Available records ::
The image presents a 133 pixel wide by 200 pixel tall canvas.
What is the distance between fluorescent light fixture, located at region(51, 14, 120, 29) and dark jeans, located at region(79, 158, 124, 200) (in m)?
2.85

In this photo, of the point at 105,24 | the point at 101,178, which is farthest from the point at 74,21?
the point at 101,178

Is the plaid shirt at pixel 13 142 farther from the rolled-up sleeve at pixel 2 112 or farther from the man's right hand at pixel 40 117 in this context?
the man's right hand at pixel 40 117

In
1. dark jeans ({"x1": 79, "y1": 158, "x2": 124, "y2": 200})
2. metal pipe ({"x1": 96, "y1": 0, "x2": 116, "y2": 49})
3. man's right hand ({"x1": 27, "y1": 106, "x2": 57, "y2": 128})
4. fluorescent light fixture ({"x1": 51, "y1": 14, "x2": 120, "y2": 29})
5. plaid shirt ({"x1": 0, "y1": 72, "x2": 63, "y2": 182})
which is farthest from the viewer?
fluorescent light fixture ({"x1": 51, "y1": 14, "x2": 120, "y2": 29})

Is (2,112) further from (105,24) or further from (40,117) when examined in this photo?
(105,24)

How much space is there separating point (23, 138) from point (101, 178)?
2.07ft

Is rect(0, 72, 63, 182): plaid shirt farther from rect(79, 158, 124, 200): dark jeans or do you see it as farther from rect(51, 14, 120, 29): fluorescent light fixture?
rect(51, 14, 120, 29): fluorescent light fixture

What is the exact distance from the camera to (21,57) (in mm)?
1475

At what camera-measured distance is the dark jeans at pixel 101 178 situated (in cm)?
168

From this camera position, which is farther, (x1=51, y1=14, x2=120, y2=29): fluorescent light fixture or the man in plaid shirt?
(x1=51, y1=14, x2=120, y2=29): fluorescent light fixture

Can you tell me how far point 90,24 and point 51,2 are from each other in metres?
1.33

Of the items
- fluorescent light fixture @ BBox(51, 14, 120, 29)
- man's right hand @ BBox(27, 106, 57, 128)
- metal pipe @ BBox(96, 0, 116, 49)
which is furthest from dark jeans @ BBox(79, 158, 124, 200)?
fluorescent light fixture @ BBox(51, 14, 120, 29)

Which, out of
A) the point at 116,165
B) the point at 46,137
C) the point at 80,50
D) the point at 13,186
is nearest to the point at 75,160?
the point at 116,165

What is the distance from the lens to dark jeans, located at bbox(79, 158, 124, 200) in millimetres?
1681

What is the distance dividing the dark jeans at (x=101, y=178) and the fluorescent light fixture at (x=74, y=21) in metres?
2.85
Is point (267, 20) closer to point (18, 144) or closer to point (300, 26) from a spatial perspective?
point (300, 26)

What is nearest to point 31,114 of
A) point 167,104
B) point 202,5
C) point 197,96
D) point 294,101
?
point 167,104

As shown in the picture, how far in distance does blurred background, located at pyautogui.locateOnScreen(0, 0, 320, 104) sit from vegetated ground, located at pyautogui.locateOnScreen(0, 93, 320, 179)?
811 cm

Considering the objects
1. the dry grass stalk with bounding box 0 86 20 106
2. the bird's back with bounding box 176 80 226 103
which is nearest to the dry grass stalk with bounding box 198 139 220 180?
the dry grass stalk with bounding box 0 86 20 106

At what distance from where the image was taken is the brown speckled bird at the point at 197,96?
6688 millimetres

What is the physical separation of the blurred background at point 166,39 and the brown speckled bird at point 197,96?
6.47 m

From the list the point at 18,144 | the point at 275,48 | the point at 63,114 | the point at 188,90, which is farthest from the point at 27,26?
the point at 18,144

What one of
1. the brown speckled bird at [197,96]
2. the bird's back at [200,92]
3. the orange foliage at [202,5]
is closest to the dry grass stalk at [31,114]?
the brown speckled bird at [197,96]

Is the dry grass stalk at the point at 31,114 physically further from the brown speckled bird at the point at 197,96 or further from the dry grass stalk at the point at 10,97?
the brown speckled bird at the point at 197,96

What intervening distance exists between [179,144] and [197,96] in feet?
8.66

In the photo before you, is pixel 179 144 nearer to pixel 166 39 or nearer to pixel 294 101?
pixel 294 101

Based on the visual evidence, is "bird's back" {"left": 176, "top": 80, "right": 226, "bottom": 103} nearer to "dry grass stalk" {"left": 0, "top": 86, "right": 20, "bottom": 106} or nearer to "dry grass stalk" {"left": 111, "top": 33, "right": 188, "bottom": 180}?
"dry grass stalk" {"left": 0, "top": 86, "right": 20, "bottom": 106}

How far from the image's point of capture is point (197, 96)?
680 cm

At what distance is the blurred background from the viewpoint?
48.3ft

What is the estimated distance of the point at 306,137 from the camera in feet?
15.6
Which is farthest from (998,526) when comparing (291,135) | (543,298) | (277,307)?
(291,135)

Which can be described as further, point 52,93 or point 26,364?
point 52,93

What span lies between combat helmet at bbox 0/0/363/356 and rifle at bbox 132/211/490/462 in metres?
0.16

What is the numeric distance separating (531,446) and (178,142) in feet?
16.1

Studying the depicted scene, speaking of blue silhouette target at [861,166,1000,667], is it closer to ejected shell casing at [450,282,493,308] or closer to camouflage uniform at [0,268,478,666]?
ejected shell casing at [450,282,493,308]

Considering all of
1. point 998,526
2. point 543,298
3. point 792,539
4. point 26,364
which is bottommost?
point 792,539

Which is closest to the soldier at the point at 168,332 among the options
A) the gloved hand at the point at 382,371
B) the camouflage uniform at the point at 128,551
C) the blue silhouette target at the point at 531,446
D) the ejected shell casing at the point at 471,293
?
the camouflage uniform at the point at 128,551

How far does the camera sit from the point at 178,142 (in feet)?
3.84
--
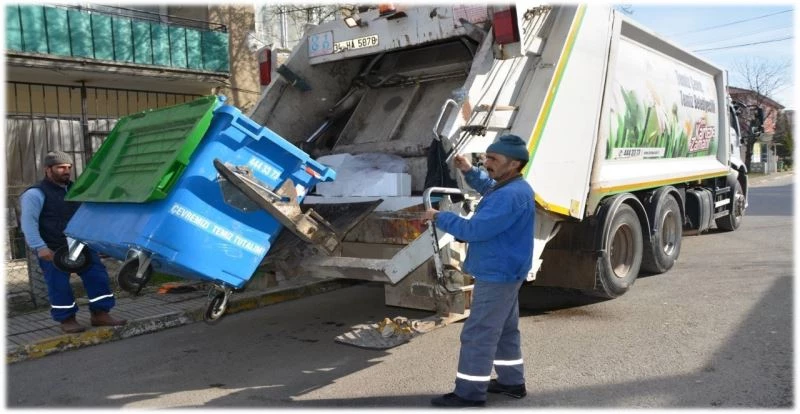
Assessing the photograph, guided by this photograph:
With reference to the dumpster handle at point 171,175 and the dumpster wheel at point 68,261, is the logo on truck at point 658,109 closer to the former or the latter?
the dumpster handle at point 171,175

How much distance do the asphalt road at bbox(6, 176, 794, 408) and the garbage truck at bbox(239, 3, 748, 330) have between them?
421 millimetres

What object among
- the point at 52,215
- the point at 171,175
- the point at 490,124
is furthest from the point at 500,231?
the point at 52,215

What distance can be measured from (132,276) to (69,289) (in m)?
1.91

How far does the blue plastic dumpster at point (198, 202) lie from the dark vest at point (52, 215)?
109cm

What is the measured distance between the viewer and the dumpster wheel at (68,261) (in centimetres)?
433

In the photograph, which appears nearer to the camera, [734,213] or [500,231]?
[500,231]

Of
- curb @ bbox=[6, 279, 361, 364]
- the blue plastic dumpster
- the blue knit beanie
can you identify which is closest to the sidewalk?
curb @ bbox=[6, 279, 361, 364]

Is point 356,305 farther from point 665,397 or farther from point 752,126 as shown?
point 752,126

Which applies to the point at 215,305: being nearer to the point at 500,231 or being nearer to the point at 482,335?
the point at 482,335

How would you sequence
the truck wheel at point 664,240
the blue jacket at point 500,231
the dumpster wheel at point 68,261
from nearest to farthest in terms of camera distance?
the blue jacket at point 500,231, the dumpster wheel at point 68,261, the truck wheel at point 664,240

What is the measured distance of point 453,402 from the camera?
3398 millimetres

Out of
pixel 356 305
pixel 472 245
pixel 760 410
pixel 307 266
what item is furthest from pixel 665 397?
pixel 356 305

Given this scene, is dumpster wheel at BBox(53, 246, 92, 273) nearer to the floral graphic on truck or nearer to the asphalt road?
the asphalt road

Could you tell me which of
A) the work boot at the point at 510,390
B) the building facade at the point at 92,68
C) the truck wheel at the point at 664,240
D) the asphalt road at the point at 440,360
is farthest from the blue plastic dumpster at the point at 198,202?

Given task :: Please pick out every line of the material above that contains the string "this" and copy each of those lines in full. Case counts.

Correct answer ::
In this photo, of the point at 105,24 | the point at 101,178, which is farthest from the point at 74,21?
Is the plaid shirt at pixel 13 142 farther from the rolled-up sleeve at pixel 2 112 or farther from the man's right hand at pixel 40 117 in this context?
Is (2,112) further from (105,24) or further from (40,117) when examined in this photo?
From this camera position, which is farther, (x1=51, y1=14, x2=120, y2=29): fluorescent light fixture or the man in plaid shirt?
Assessing the photograph, guided by this photograph:
Given this scene, is dumpster wheel at BBox(53, 246, 92, 273) nearer to the floral graphic on truck or nearer to the asphalt road?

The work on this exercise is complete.